Stored data Block Start

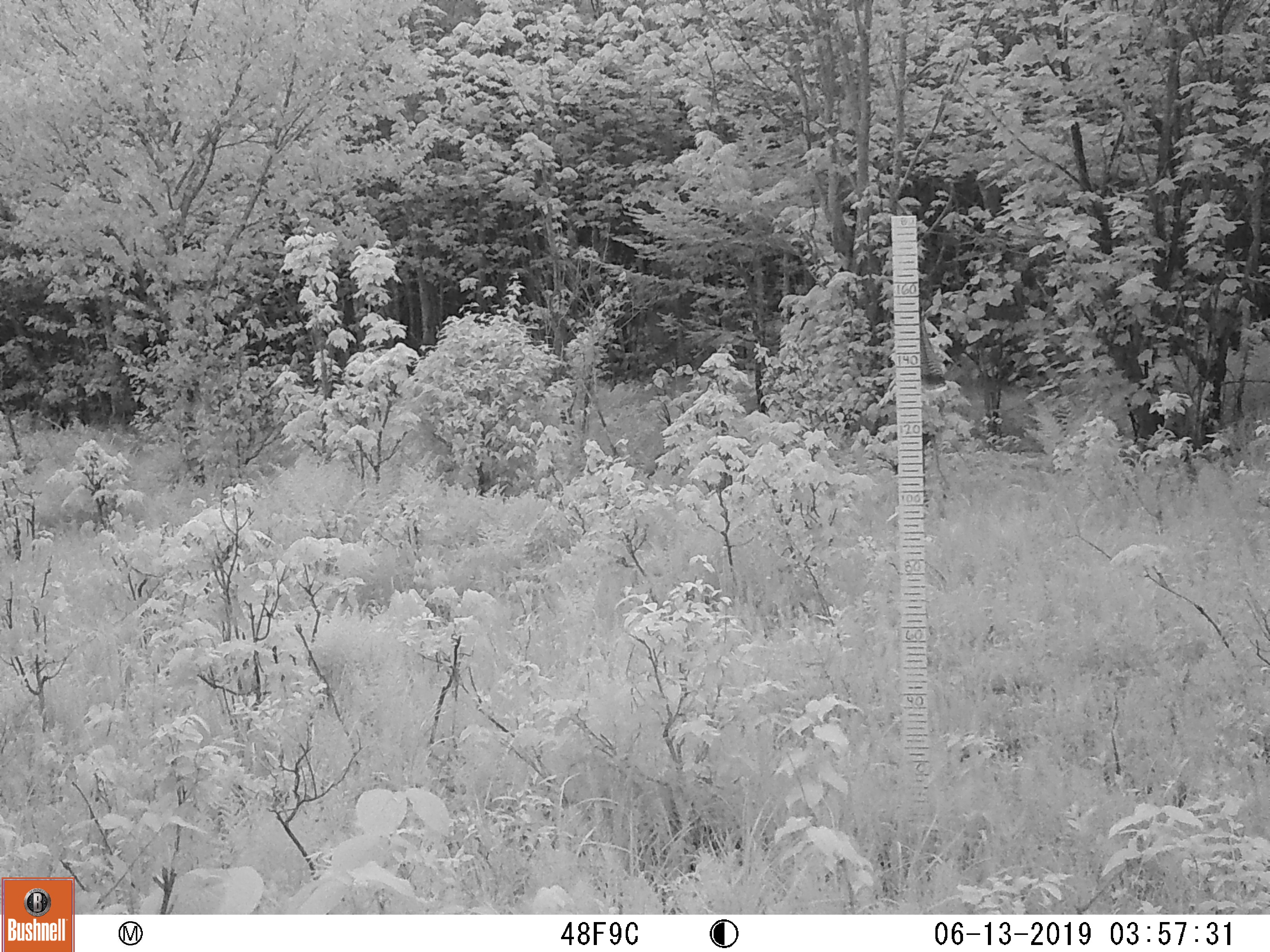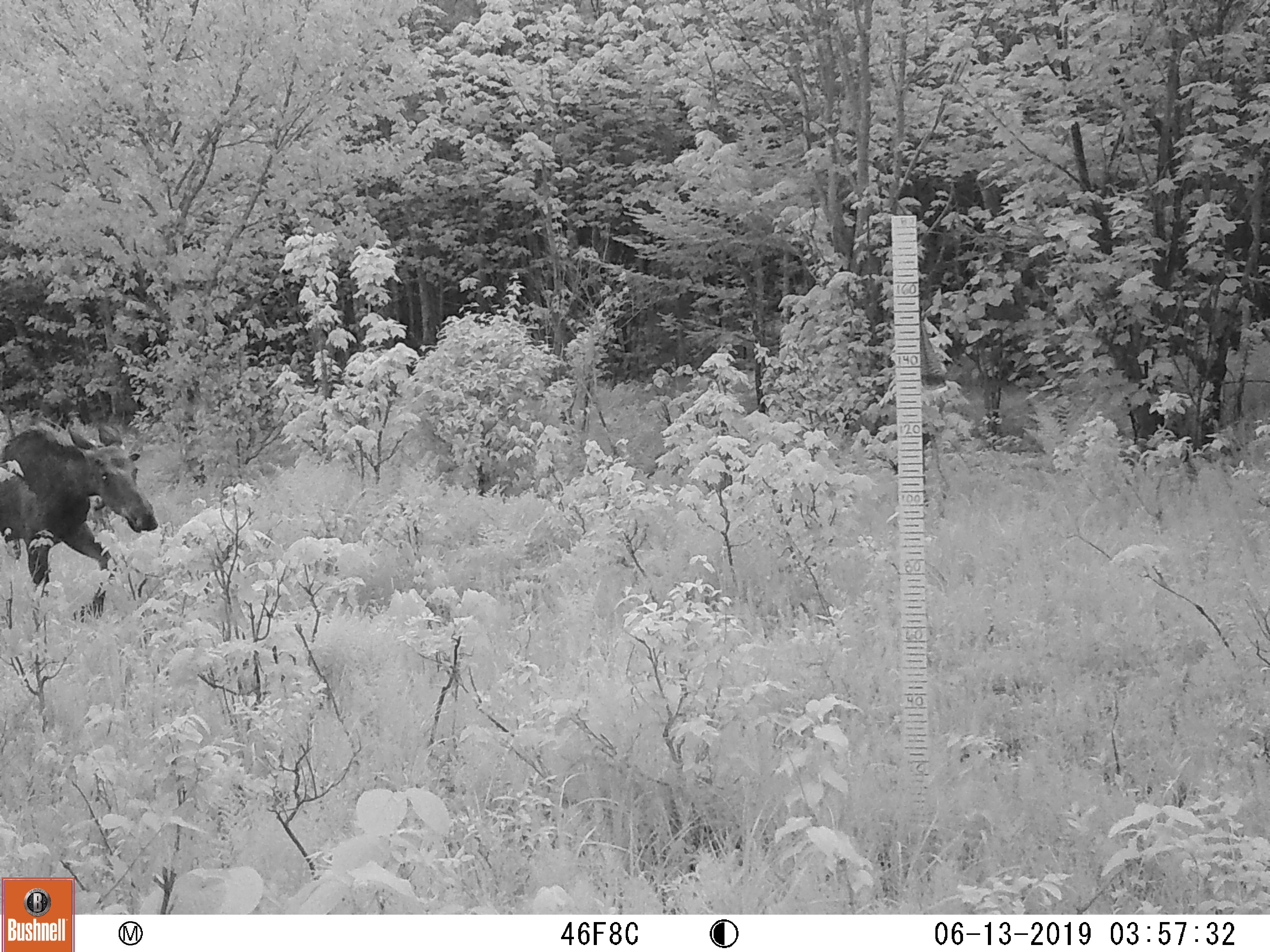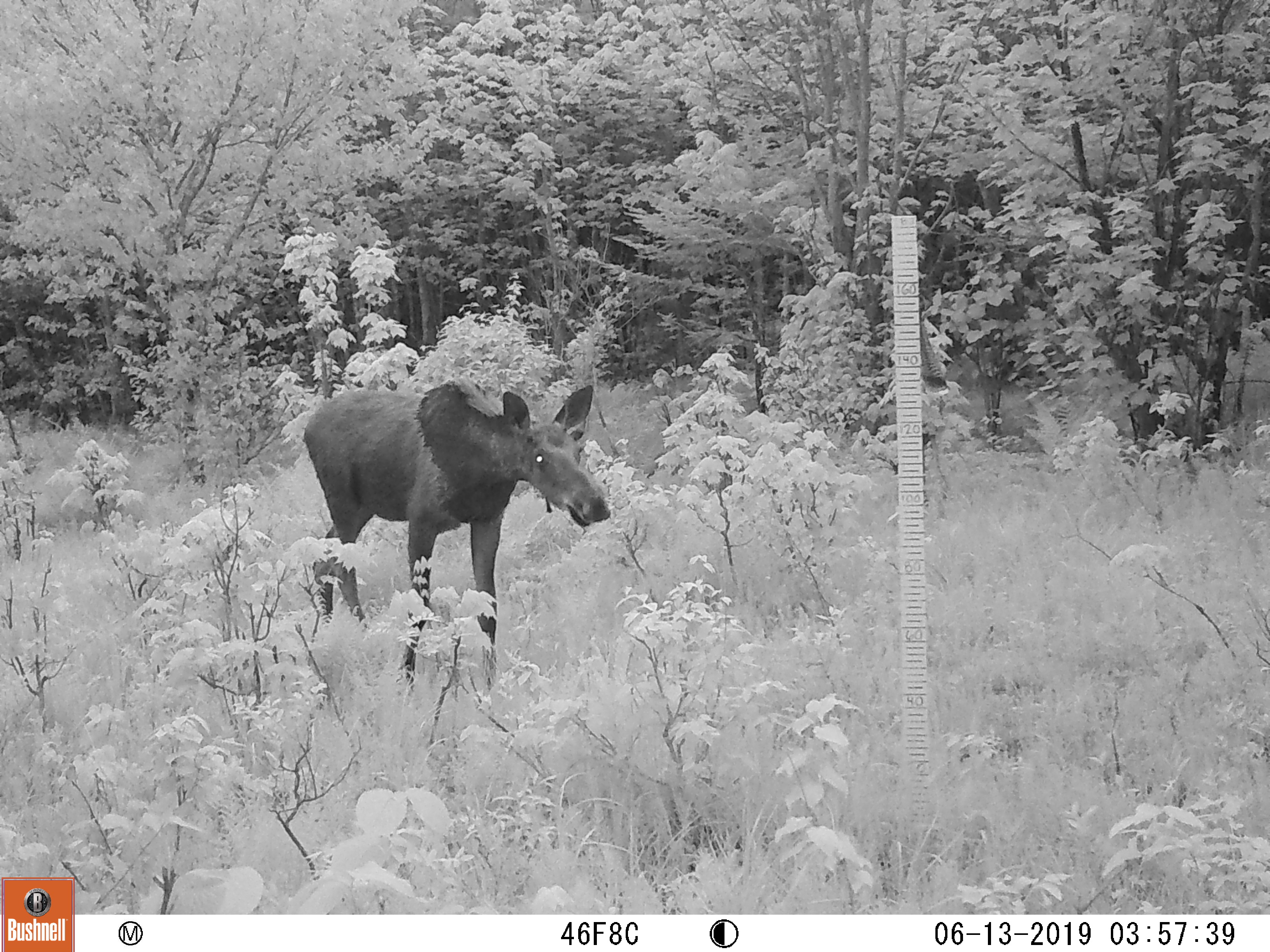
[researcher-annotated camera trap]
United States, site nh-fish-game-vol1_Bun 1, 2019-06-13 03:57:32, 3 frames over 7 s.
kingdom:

Stored data Block End

▸ **Problem to work on**:
Set down exactly what runs from the line with "United States, site" to the last line of the data above, including both of those lines and no others.

▸ **Exercise result**:
United States, site nh-fish-game-vol1_Bun 1, 2019-06-13 03:57:32, 3 frames over 7 s.
kingdom:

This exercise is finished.